• Source

[BEGIN]

It is on the subject of master morality that we discover another contradiction in Caleb Maupin’s thinking. Because, in spite of his defense of Christianity from the charge of slave morality and his condemnation of the constructed ideology of master morality, Caleb himself is a supporter of a kind of fascistic “master morality”, and nowhere is this more evident in his discussion of supposed “Odinist values”. Caleb has repeatedly stressed the virtues of what he refers to as “Odinist values”, by which he means the influence of a supposed “Germanic pagan ethos”. Of course, the irony of all this is that Caleb is, per his own description, a Christian. “Odinist values” in his parlance seems to just mean some abstract belief in the hard work of the individual, in self-sacrifice, grit, determination, “motor-mindedness” and entrepreneurialism, which, it is supposed, can come with an opposition to oversensitivity and weakness. Forgetting for a moment that almost none of this has anything to do with the actual pre-Christian Germanic religion or the actual character of Odin (Caleb in fact bases his entire idea of who Odin is on the work of Thomas Carlyle rather than any actual historical material on Norse/Germanic polytheism), if we understand master morality by Caleb Maupin’s definition, by which he means a glorification of strength at the expense of empathy, his own construction of “Odinist values” seems like it could be taken as an example of “master morality” by his terms, and yet he embraces it. On the other hand, it may be relevant to consider another interpretation of master and slave morality. What if appeals to “hard work” are a form of slave morality, imploring a person to consider that they will ultimately be rewarded if they obey their capitalist masters for long enough while heeping scorn and suspicion on anyone who suggests that perhaps this might just be a senseless grift? Still, the fact that Caleb Maupin has elsewhere stressed the idea that socialism should be associated with strength by appealing to the glories of the various authoritarian leaderships of figures like Joseph Stalin suggests that he leans on the side of “master morality”, which makes it all the stranger that he should condemn Nietzsche’s work.

[END]

• Supplied data
[BEGIN]

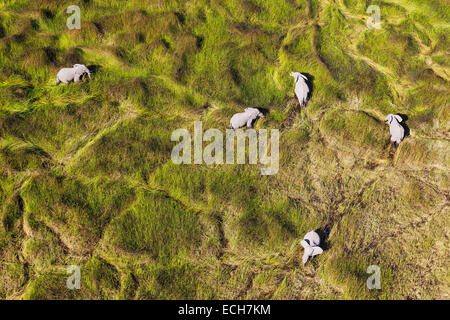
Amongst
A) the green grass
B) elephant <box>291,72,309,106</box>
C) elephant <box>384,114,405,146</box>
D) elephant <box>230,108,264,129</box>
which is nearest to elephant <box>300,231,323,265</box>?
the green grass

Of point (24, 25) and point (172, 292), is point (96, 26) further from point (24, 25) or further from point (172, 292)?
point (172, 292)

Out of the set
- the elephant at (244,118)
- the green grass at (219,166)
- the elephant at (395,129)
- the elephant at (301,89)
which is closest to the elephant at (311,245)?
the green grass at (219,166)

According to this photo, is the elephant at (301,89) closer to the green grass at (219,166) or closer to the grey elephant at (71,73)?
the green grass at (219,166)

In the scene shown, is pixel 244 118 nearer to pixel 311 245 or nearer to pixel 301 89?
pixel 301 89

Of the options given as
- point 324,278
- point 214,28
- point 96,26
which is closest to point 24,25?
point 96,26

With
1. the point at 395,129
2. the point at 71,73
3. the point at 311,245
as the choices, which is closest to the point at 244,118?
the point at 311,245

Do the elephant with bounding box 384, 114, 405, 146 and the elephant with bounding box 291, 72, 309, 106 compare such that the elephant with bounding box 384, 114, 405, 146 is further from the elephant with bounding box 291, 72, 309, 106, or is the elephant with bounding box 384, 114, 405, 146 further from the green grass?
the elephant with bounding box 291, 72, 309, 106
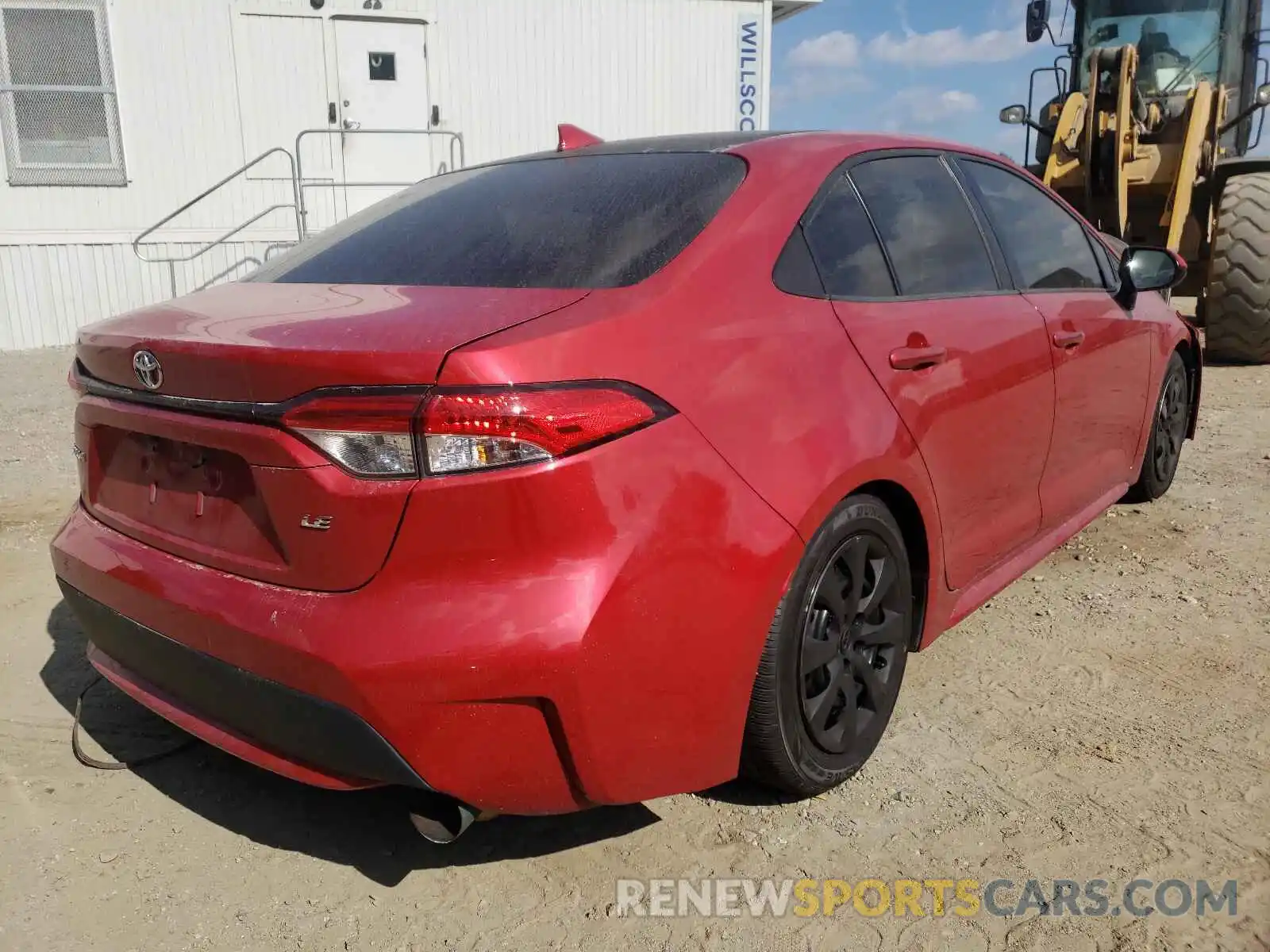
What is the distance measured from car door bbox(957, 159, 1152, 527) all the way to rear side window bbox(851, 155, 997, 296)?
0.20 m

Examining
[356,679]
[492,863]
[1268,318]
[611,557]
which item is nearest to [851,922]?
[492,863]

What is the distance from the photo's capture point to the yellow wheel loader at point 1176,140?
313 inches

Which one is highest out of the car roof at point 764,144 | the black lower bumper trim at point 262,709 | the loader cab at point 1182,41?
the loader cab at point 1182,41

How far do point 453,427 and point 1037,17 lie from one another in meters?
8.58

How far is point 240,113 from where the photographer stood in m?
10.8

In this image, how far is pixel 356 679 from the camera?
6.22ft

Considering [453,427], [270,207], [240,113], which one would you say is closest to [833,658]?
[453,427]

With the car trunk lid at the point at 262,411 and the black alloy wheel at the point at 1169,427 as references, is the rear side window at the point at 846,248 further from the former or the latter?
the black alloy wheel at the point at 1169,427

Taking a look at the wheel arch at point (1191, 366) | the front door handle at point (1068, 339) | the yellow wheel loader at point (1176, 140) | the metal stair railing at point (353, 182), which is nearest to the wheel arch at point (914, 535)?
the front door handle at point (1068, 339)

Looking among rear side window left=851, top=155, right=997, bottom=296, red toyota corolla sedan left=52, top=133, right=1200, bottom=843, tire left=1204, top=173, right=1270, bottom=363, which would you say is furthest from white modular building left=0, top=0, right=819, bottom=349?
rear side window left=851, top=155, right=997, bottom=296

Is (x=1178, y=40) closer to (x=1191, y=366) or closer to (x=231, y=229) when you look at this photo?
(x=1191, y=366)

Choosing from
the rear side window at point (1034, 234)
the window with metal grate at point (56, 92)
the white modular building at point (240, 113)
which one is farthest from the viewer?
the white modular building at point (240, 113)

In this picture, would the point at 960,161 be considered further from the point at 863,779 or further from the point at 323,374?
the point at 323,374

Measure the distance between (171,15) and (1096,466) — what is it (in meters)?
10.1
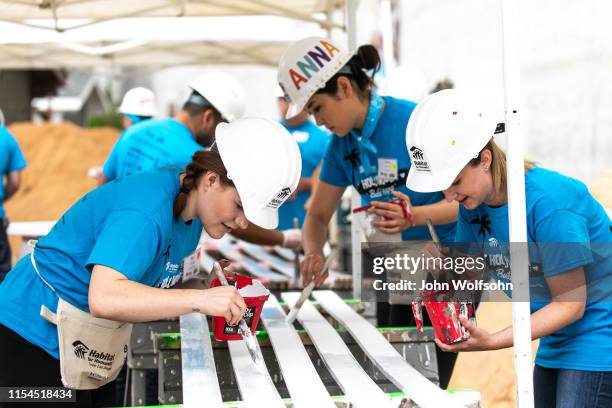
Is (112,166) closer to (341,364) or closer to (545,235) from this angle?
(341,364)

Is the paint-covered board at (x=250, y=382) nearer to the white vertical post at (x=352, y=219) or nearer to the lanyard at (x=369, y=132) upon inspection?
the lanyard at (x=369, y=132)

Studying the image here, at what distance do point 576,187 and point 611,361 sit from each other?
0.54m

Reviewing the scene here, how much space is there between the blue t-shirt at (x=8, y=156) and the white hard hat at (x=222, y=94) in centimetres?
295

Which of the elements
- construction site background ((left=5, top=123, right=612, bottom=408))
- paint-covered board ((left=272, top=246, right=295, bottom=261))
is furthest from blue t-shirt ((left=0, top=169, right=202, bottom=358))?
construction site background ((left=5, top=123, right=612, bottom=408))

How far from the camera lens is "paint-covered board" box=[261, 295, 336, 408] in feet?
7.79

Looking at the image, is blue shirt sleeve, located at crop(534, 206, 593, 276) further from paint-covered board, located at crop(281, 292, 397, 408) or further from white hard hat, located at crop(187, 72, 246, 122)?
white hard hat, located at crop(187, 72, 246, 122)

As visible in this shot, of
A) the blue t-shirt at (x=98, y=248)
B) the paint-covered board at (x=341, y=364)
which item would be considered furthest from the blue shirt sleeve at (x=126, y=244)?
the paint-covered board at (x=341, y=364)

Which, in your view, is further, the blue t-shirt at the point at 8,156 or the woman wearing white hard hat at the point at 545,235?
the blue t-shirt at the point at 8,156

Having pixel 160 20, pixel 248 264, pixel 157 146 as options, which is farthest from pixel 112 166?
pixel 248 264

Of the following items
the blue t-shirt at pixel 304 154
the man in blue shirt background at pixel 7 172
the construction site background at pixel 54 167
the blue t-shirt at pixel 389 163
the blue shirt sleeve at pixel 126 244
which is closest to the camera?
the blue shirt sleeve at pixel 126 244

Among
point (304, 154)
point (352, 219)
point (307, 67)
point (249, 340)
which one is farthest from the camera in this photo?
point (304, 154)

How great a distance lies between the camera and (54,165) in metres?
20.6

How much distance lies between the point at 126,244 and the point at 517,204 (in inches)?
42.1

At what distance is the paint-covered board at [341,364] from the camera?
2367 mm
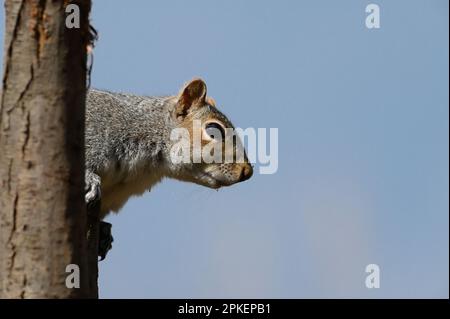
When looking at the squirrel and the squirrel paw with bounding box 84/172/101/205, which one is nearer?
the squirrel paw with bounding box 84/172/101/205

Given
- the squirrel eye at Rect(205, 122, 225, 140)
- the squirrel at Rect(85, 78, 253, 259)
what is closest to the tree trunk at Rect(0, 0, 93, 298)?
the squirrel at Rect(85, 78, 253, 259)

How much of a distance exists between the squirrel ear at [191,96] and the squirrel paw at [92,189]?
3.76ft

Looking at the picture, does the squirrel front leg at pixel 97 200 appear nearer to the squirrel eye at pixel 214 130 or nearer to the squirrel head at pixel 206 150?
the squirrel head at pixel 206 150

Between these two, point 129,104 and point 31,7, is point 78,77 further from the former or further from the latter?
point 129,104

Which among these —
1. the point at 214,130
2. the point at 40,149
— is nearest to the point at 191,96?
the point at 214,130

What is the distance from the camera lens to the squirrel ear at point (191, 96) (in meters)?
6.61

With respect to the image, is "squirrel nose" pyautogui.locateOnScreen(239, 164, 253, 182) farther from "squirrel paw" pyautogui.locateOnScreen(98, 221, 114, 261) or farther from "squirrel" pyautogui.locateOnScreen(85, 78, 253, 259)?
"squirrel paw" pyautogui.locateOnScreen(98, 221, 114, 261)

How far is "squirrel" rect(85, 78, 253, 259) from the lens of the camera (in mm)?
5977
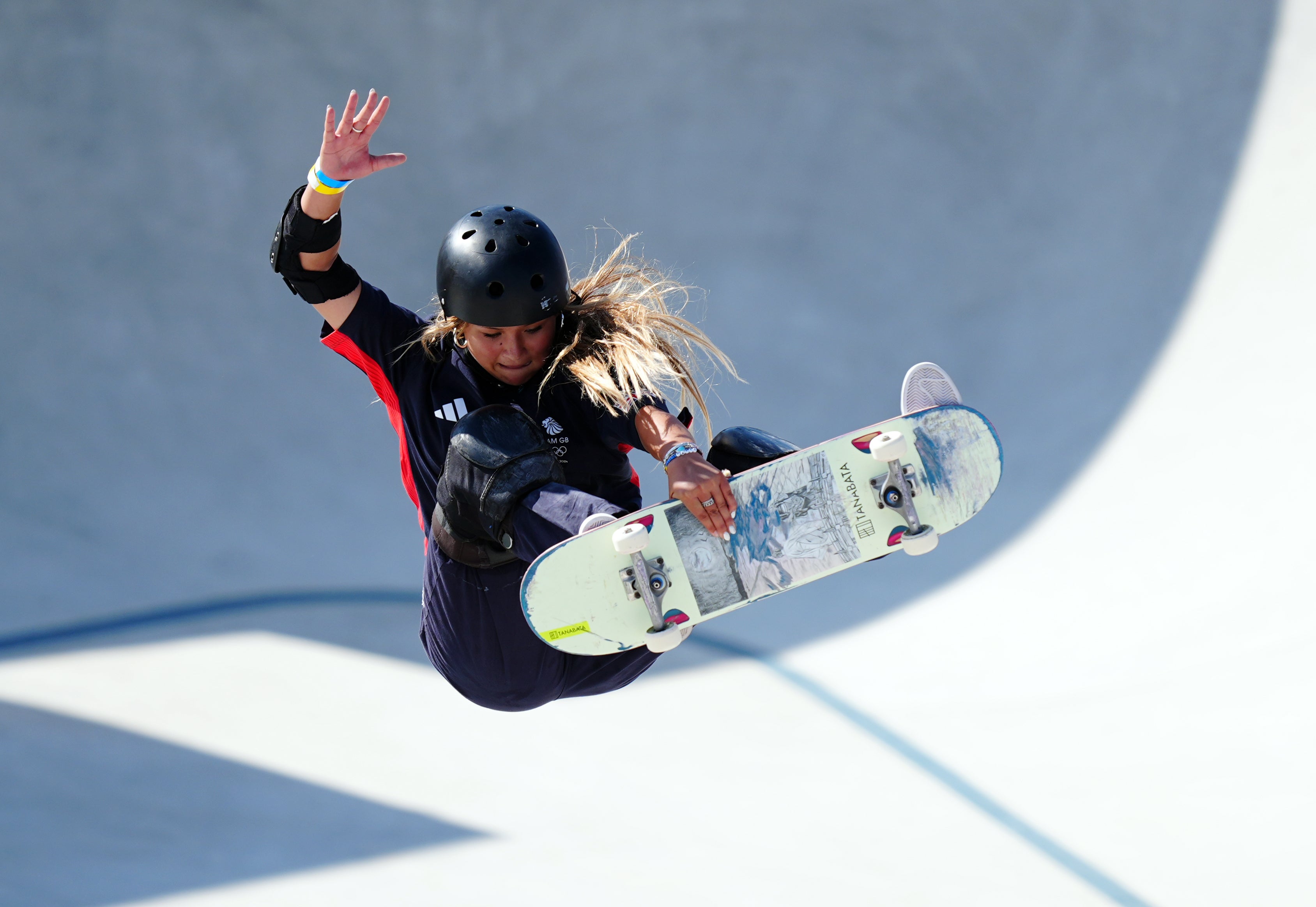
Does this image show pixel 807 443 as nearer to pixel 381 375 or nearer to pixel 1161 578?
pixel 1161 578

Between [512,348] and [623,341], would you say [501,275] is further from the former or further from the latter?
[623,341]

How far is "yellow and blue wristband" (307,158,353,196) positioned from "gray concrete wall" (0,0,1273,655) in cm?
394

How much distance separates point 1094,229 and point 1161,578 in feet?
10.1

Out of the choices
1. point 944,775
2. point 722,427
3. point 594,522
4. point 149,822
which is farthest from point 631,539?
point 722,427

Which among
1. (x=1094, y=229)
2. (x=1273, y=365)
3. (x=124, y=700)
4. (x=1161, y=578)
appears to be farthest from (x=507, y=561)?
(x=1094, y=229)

[END]

• Work instructions
#1 Decide whether each statement agrees with the passage on Caleb Maupin. Answer yes or no for each, and quote the deciding words of the passage. (a) Caleb Maupin describes himself as a Christian. (b) Caleb Maupin bases his idea of Odin on historical material about Norse and Germanic polytheism. (c) Caleb Maupin condemns the work of Nietzsche.
#2 From the rows, extract the part that opens with the line containing "How much distance separates" and runs through the end of the rows, both ends included. Reproduce it line for line without changes.
The passage and the rows have nothing to do with each other.

• Complete answers
#1
(a) Yes: "Caleb is, per his own description, a Christian."
(b) No: "Caleb in fact bases his entire idea of who Odin is on the work of Thomas Carlyle rather than any actual historical material on Norse/Germanic polytheism"
(c) Yes: "he should condemn Nietzsche’s work."

#2
How much distance separates point 1094,229 and point 1161,578 in feet?
10.1

Out of the choices
1. point 944,775
2. point 722,427
3. point 594,522
4. point 149,822
which is farthest from point 631,539?
point 722,427

Which among
1. (x=1094, y=229)
2. (x=1273, y=365)
3. (x=124, y=700)
4. (x=1161, y=578)
appears to be farthest from (x=507, y=561)?
(x=1094, y=229)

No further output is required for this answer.